# Supplied text
___

In the Soc/Int setting, there are key figures, but the motivating force is the organization, the society. Stories about war are functionally Soc/Int because the death of leaders on either side become transfers of power and succession. This muddies out the waters and the enemy leaders are seldom the villains they are made out to be, and the heroic leaders are human and not paragons of light. The Soc/int mode of storytelling allows for a greater range of character motivation.
2. The Hero
As with the Villain, most of the rules are the same in the Psych/Ind vs Soc/Int relationship. The biggest difference between heroes of Psych/Ind and Soc/Int is that in the first narrative the heroes have plot armor, they must have it. If the heroes are slain, there are narratively none to take their place because the structure of the story typically makes the heroes the last line, the only hope, and the Failure is Not an Option play. If Luke Skywalker doesn't confront Vader, Vader never has the Heel/Face turn and that is the only way that the dark lord of the Sith can be defeated.
In the Soc/Int narrative, the heroes are just part of a greater whole, and if they fall, then they fall. There are others who will take up their swords and banners. This comes into conflict with the standard Psych/Ind narrative because we have become institutionalized to the heroes winning, the bad guys losing, the guy getting the girl, snipping the bomb wire with 1 second left, and the otherwise happy ending, with the rare bittersweet self-sacrifice play.

___

# Information provided
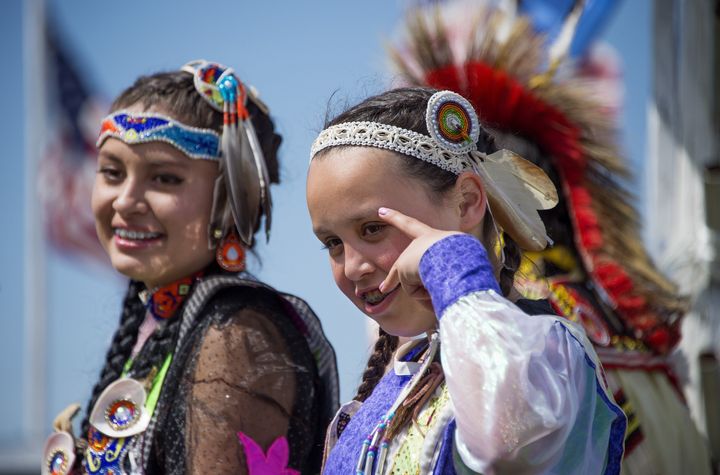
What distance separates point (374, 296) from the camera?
5.48ft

___

# Aim
Quote the part of the storytelling text above that begins with the words "2. The Hero" and ends with "can be defeated.".

# Exercise response
2. The Hero
As with the Villain, most of the rules are the same in the Psych/Ind vs Soc/Int relationship. The biggest difference between heroes of Psych/Ind and Soc/Int is that in the first narrative the heroes have plot armor, they must have it. If the heroes are slain, there are narratively none to take their place because the structure of the story typically makes the heroes the last line, the only hope, and the Failure is Not an Option play. If Luke Skywalker doesn't confront Vader, Vader never has the Heel/Face turn and that is the only way that the dark lord of the Sith can be defeated.